Category: Drug Target Strategies
Breast cancer (BCa) causes mortality mainly due to metastasis and recurrence. Triple negative breast cancer (TNBC) is an aggressive sub-set of BCa which commonly metastasises to the lungs, liver, brain and bone. Extracellular matrix (ECM) is a dynamic and versatile part of the cell microenvironment which regularly interacts with cell membrane receptors, resulting in the regulation of cell proliferation, migration, invasion and metastasis. Focal adhesion kinase (FAK) is a signaling molecule regulated in tumour progression and metastasis and is also a key mediator in BCa cell survival. By studying the interactions of TNBC cells with the surrounding ECM and key downstream signaling pathways such as FAK, an improved understanding of the impact of these factors on BCa biology and therapy was sought.
The aims of this project were to determine whether 1.) the presence of ECM components plays a major role in FAK expression and activation in TNBC and 2.) the presence of FAK inhibitors affects the FAK expression and activation levels in the presence and absence of ECM. The TNBC cell line, MDA-MB-231, was grown with and without Collagen IV (ECM protein), at concentrations 10 - 250µg/mL incubated over a period of 8 – 48hr. FAK inhibitor Y15, which targets the Y397 auto-phosphorylation site of the FAK molecule, was administered at 14 (IC90), 8 (IC50) and 4µM (IC10), prior to and following cell attachment for comparison. The effect Y15 has on MDA-MB-231 cell cycle and DNA alterations leading to apoptosis were also determined in the absence and presence of Collagen IV.
Y15 did not alter the cell cycle in the absence and presence of Collagen IV, however caused DNA damage in MDA-MB-231 cells, which is an indication of apoptosis. The results obtained by immunofluorescence indicated that there was a significant increase of FAK activation in the presence of Collagen IV without FAK inhibitor addition, for all time points.
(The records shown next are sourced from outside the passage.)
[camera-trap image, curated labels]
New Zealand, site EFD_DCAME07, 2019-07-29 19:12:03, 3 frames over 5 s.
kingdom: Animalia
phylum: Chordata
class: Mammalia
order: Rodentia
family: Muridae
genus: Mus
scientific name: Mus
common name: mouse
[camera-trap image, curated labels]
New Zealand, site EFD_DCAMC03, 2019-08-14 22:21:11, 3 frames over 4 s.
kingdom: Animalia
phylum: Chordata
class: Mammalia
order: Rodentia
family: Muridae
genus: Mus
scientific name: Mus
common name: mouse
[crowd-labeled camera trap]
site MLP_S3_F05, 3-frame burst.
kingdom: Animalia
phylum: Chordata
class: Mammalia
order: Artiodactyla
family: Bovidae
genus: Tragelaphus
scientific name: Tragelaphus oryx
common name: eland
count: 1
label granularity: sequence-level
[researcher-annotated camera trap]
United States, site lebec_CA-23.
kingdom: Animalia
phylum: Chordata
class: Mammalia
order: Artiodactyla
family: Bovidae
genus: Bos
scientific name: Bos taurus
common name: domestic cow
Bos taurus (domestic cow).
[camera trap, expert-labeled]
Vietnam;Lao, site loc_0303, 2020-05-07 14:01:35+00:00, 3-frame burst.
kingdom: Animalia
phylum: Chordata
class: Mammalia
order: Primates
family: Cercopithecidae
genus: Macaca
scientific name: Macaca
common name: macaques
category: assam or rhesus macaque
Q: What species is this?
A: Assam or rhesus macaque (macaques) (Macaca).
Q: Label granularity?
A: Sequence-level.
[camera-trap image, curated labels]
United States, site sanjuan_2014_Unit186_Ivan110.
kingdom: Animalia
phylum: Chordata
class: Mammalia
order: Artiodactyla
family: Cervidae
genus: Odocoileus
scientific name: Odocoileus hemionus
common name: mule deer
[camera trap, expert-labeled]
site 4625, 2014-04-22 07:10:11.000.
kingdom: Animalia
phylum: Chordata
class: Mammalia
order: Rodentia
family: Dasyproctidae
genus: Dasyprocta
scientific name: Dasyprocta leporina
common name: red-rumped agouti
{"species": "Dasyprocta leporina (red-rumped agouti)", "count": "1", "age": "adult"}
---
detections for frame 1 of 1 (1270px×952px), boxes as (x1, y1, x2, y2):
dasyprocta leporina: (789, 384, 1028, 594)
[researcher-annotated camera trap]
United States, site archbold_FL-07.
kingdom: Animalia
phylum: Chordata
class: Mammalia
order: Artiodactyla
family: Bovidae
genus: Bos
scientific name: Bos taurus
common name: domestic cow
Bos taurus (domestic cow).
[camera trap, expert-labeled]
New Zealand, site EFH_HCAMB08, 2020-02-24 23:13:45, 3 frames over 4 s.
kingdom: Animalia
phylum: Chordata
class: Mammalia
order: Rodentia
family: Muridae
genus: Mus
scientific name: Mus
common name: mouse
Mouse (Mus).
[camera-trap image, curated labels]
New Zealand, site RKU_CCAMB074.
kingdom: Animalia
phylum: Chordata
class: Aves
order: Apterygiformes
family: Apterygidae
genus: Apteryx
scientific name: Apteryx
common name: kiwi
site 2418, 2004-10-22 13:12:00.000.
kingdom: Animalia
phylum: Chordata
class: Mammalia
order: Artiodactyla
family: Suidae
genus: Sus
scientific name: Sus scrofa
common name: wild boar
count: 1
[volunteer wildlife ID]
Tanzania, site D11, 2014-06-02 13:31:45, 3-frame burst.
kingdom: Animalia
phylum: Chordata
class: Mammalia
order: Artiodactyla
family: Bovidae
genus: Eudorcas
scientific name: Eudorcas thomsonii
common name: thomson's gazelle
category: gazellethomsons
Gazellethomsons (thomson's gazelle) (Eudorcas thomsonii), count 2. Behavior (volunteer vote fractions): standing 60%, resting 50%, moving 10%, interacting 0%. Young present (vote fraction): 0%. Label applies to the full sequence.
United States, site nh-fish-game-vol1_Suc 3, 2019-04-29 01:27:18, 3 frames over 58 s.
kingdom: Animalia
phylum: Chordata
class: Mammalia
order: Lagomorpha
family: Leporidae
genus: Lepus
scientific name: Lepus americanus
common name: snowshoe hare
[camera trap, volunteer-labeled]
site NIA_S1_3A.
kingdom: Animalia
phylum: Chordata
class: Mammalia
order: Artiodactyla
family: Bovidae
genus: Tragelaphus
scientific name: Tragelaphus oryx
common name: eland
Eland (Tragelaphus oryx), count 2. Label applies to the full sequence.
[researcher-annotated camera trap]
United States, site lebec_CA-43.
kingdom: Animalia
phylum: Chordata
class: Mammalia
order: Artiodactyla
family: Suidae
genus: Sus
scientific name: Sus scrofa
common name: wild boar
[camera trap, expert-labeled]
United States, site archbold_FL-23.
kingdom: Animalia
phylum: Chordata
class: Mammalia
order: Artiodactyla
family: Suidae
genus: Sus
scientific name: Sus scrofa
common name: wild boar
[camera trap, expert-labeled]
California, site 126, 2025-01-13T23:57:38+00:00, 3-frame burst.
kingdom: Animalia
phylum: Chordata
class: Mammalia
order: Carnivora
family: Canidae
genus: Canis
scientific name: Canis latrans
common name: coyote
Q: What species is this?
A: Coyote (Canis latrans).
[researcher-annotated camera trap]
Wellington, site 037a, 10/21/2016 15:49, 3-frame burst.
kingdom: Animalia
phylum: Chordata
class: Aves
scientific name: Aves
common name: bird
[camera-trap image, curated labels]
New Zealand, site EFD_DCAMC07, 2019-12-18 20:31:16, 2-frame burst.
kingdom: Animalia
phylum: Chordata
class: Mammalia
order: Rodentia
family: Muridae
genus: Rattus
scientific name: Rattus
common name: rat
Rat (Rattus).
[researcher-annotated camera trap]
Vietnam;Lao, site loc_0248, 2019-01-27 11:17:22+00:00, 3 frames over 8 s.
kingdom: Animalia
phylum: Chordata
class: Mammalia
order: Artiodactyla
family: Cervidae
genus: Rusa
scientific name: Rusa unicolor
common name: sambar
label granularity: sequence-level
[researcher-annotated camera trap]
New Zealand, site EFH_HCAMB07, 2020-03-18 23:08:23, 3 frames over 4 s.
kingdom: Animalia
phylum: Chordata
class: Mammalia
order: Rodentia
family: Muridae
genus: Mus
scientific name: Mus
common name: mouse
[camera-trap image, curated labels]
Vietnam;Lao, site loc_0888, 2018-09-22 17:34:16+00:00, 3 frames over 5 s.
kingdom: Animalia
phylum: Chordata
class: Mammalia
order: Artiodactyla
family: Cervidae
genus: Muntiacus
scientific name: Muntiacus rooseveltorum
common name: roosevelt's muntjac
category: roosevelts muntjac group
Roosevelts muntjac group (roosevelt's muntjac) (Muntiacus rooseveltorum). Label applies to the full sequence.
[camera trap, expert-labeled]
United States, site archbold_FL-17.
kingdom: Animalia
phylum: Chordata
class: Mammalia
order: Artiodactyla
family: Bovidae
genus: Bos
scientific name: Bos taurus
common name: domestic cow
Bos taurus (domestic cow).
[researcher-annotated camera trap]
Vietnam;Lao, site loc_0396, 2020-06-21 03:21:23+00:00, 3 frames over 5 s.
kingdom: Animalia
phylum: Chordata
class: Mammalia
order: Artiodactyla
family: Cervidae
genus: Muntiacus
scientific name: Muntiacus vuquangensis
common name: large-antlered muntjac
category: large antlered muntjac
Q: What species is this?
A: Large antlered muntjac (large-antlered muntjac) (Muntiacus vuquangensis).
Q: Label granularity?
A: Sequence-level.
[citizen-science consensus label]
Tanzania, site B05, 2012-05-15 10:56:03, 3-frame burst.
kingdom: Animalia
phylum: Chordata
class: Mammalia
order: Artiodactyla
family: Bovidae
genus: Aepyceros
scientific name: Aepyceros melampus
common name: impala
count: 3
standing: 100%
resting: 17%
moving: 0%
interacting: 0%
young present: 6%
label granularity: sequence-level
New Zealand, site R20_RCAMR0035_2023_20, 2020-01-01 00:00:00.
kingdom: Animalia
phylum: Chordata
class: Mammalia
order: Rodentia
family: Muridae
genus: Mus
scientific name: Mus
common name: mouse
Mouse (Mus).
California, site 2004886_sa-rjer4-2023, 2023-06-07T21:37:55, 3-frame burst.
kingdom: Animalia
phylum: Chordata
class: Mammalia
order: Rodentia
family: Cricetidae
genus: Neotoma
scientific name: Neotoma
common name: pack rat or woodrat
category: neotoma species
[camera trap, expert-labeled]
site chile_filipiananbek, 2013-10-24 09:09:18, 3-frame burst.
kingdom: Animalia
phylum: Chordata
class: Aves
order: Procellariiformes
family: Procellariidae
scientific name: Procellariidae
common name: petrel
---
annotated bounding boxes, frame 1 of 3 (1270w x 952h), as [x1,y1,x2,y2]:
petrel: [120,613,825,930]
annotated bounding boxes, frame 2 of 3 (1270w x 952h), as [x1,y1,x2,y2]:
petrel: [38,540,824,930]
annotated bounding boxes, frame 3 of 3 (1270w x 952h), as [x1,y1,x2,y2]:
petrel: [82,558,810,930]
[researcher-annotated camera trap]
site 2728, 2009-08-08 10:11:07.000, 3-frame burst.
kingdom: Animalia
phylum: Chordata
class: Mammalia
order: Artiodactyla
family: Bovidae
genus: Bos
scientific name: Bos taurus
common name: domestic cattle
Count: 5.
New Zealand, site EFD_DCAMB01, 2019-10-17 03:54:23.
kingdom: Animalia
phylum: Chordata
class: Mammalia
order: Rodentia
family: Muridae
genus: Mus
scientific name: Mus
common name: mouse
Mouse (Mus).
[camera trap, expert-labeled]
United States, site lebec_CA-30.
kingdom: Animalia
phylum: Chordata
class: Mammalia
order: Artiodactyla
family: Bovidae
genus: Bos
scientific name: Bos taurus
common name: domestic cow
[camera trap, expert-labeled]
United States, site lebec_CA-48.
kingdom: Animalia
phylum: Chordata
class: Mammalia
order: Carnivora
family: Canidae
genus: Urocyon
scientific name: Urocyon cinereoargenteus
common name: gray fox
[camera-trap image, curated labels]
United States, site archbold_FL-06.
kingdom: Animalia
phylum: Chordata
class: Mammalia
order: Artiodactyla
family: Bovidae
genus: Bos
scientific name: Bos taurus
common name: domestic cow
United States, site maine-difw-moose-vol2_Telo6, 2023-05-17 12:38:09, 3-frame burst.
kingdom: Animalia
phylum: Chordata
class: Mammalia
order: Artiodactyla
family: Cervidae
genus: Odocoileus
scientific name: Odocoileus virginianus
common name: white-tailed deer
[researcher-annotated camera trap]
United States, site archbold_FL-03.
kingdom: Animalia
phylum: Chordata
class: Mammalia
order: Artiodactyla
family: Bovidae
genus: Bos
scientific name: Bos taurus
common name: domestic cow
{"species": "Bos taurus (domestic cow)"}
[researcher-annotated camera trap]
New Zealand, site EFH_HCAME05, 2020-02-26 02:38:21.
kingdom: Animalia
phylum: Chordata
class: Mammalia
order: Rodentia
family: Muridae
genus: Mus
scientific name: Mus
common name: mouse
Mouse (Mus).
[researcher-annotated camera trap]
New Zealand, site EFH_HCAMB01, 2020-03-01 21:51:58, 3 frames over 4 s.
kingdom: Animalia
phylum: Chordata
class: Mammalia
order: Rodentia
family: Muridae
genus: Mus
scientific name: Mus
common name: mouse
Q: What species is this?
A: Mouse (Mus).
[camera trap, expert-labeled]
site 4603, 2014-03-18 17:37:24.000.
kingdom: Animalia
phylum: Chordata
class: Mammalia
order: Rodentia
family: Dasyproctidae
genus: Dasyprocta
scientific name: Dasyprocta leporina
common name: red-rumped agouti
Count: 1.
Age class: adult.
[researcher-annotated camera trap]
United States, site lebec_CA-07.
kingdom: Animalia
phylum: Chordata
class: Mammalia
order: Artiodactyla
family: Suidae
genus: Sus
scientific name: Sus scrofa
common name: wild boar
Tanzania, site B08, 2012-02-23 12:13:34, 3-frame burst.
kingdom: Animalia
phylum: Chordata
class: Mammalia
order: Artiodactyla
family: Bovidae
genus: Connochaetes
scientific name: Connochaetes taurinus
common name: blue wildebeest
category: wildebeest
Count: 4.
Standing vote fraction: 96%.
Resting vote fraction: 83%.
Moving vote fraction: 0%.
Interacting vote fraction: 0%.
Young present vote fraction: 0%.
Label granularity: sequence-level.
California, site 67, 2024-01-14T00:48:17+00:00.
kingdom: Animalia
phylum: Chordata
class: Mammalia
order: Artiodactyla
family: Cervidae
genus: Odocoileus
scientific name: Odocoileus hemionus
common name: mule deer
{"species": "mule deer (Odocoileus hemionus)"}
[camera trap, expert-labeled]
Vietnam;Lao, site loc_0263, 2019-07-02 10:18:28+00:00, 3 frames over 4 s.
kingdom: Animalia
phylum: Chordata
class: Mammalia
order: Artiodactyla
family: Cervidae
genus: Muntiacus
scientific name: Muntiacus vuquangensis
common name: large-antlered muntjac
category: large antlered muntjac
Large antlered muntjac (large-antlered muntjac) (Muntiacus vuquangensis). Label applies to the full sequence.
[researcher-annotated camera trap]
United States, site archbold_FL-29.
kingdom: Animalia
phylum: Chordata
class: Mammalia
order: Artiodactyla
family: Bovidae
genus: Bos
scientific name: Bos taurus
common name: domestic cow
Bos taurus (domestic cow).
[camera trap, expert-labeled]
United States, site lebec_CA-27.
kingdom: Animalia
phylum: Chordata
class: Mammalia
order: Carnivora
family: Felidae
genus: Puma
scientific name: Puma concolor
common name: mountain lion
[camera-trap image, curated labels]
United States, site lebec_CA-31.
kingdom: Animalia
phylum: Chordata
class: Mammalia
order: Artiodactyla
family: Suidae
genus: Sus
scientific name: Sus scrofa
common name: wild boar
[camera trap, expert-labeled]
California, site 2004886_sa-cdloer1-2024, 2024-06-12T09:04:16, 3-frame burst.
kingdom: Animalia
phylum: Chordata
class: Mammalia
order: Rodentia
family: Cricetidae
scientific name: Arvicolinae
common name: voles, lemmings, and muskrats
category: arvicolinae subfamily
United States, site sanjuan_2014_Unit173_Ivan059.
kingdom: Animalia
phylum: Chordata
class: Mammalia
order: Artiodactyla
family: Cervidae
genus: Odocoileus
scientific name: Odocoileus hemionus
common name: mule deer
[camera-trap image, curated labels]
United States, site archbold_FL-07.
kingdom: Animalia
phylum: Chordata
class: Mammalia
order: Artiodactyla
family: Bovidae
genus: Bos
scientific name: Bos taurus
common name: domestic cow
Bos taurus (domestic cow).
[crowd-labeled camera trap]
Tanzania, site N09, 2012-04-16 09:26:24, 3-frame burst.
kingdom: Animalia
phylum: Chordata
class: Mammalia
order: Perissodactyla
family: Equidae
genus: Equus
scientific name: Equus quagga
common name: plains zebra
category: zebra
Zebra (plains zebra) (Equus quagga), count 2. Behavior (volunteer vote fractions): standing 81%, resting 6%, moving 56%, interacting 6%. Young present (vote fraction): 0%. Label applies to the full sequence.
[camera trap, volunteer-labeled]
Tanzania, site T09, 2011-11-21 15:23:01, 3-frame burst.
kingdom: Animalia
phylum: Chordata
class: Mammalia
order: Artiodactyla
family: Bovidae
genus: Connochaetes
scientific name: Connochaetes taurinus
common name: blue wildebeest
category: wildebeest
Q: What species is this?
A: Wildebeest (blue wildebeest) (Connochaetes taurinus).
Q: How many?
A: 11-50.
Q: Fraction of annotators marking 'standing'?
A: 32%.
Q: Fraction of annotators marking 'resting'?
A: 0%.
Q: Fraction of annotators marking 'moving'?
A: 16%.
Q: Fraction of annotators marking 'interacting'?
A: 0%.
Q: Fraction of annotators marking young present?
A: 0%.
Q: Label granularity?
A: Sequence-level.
Addition of Y15 before and after cell attachment, resulted in dose-dependent inhibition in activated FAK levels in MDA-MB-231 cells. In addition, an enlargement in the cell size was noted with the majority of cells containing multi-nucleated structures at 4µM Y15 in the presence of 100µg/mL Collagen IV. In summary, these results suggest a role for Collagen IV in FAK regulation in MDA-MB-231 cells. Further studies will be performed using individual ECM components such as Laminin and ECM combinations, as well as complete ECM Matrigel, to determine how these ECM proteins impact on FAK in TNBC resulting in cell invasion and migration.
Thilini Perera– PhD candidate, Discovery Biology, Griffith Institute for Drug Discovery, Griffith University, Nathan, Queensland, Australia
Discovery Biology, Griffith Institute for Drug Discovery, Griffith University
Nathan, Queensland, Australia
Miss D. F. Thilini Perera (BSc Hon, MSc Hon) is a PhD candidate from Griffith University, Australia. She completed her Bachelor of Science (Honours) in Plant Biotechnology at the University of Sri Jayewardenepura, Sri Lanka in 2012. She started her Master of Science (Honours) in Biotechnology and Molecular Biology at Griffith University in 2014. She joined the Discovery Biology group at Griffith Institute for Drug Discovery (GRIDD) in 2015, to complete her Masters research project on breast cancer. Thilini is now undertaking her PhD project, which is focused on studying focal adhesion kinase (FAK) in triple negative breast cancer, under the supervision of Prof. Vicky Avery (Discovery Biology).